QUERY="select * from location where timestamp BETWEEN '$query_date 00:00:00' AND '$query_date 23:59:59'"
mysql -u$user -p$pass $table -e "$QUERY" -B | sed "s/'/\'/;s/\t/\",\"/g;s/^/\"/;s/$/\"/;s/\n//g" > $output
Here is a quick java app with some abstractions that can still be simplified and generalized more. This could be handy to have in place abstractions that can be customized and enhanced for any other queries/needs related to db queries and csv files.
java GenerateCsvFile 2017-05-01 tmp/simon.csv
There seems to be this other way to generate csv files directly from the mysql statement:
SELECT advertiser_id, latitude, longitude, timestamp FROM location
where timestamp BETWEEN '2017-05-01 00:00:00' AND '2017-05-01 23:59:59'
INTO OUTFILE '/tmp/data.csv'
FIELDS TERMINATED BY ','
LINES TERMINATED BY '\n'
This could also be an option depending on the database security permissions (secure-file-priv), etc.
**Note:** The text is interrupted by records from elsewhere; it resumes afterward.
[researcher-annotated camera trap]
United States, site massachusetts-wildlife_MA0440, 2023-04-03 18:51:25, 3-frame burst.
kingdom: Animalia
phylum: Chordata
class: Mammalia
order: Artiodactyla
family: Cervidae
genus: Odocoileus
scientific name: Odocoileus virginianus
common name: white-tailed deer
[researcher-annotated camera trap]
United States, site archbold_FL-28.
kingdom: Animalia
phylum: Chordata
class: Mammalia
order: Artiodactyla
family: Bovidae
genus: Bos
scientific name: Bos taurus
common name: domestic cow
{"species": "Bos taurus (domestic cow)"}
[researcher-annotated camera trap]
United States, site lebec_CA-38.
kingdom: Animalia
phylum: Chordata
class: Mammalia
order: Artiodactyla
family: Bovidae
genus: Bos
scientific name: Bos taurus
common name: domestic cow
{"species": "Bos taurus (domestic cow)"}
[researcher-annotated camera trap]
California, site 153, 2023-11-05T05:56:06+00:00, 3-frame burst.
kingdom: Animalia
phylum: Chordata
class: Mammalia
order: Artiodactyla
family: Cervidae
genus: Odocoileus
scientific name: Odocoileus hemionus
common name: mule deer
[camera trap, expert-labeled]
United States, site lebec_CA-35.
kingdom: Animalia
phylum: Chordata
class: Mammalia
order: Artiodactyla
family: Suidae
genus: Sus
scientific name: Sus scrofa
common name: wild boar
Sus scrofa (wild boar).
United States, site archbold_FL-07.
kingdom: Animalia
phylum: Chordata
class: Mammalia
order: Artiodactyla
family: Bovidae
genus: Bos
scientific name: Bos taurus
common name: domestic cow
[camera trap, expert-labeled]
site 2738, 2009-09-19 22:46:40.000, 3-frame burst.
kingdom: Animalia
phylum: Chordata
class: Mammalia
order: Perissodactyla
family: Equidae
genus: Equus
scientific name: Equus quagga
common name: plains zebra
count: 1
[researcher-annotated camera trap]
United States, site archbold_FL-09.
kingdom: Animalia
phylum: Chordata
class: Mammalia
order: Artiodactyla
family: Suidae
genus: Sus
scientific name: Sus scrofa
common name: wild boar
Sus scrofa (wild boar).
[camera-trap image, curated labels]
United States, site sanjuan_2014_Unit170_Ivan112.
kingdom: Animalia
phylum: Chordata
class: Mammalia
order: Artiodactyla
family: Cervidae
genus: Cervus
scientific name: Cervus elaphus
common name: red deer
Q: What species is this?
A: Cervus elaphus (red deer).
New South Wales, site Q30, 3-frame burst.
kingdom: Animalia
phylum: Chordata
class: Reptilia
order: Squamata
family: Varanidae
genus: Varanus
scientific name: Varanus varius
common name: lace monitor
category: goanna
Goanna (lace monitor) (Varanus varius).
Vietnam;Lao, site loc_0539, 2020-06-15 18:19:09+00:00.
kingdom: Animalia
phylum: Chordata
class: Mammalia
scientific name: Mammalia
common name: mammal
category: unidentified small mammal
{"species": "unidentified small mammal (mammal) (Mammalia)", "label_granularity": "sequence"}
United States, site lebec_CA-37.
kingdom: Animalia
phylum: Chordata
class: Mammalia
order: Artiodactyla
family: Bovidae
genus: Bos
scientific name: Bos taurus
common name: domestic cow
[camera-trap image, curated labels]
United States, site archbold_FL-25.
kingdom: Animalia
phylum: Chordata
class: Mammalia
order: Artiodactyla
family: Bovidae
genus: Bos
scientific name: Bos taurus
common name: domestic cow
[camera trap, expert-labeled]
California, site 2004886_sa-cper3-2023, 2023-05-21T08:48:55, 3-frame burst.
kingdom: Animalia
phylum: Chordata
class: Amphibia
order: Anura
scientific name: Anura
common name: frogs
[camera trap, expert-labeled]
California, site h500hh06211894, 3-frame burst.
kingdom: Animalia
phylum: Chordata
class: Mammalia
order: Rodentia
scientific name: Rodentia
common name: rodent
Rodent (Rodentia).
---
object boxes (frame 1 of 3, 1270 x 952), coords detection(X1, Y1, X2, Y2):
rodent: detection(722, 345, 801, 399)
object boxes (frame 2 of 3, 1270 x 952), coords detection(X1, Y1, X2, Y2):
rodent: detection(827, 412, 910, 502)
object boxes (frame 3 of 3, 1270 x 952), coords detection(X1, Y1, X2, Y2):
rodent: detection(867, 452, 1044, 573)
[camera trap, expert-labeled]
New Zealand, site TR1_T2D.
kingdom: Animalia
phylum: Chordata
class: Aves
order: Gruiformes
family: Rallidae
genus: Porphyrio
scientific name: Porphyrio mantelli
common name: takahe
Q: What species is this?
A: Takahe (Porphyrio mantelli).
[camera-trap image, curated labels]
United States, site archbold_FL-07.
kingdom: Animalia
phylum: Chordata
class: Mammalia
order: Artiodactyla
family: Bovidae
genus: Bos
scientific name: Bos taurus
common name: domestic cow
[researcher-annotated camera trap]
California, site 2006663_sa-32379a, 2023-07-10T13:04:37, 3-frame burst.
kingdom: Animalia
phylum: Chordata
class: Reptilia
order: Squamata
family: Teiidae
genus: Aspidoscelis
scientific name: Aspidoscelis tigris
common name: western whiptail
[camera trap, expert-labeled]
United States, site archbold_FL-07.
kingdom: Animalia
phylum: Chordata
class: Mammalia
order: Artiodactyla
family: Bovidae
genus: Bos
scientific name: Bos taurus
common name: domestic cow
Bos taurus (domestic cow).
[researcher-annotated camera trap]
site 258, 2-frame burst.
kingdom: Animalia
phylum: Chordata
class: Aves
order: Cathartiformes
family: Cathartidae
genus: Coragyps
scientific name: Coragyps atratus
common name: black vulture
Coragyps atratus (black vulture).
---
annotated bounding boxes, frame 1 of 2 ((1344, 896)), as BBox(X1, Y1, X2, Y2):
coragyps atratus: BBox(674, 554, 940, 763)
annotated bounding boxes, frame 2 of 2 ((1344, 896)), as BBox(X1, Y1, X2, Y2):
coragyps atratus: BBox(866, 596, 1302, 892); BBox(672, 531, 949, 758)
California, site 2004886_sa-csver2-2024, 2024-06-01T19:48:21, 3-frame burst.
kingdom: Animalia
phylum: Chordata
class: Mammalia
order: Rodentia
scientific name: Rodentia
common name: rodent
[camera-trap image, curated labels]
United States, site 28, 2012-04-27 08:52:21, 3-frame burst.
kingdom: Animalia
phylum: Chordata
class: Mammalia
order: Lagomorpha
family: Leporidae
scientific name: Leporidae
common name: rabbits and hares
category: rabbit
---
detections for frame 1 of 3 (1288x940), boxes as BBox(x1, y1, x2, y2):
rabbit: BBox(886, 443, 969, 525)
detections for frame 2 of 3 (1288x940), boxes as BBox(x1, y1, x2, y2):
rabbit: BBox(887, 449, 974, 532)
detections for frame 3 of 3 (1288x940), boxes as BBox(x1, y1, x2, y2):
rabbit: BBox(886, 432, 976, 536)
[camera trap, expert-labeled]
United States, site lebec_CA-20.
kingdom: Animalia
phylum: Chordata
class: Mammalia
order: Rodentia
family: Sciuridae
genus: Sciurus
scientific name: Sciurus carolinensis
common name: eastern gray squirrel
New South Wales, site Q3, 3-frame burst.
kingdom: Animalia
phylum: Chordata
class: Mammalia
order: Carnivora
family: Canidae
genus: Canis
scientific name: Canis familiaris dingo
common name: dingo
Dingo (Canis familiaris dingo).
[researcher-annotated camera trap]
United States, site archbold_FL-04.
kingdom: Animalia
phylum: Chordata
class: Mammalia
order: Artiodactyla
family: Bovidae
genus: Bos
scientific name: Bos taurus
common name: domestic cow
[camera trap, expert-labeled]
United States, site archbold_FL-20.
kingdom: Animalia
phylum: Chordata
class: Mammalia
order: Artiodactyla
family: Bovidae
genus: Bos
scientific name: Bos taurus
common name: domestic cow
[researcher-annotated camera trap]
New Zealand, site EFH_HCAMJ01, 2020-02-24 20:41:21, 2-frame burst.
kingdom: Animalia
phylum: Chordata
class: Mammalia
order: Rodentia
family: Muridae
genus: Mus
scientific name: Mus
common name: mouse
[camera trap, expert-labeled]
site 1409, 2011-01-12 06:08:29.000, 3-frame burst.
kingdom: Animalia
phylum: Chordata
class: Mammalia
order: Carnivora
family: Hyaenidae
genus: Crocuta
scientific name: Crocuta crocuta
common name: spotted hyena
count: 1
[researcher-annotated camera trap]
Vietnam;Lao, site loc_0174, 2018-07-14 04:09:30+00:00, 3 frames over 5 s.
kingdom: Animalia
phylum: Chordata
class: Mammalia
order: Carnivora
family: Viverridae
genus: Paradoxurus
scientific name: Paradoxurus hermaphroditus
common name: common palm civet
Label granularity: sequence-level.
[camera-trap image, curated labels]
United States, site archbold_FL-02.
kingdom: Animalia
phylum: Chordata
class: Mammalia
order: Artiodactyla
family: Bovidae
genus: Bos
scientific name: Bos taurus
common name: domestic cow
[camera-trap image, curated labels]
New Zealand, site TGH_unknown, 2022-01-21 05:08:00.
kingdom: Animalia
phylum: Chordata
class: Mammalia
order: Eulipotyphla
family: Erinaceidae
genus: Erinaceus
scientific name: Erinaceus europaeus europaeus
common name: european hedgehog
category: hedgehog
I was able to generate the csv files with all 3 solutions and with a sample of 5 million records. Had times of less than 20 seconds for queries that generated around 2 million csv lines. This could use some more profiling to deal with the real database/huge-table to:
- improve query time
- reduce memory usage
- Adding an index on the timestamp field
https://dev.mysql.com/doc/refman/5.7/en/innodb-index-types.html
CREATE INDEX timestamp_idx ON location(timestamp) USING BTREE;
This did not make a difference on my sample data. But somehow I feel that I am still missing something here.
- Using forward only cursor
http://media.datadirect.com/download/docs/connectsqlxml/jdbcug/jdbcdesi.htm
- etc, I am sure there is more ways to make this run faster and with less memory.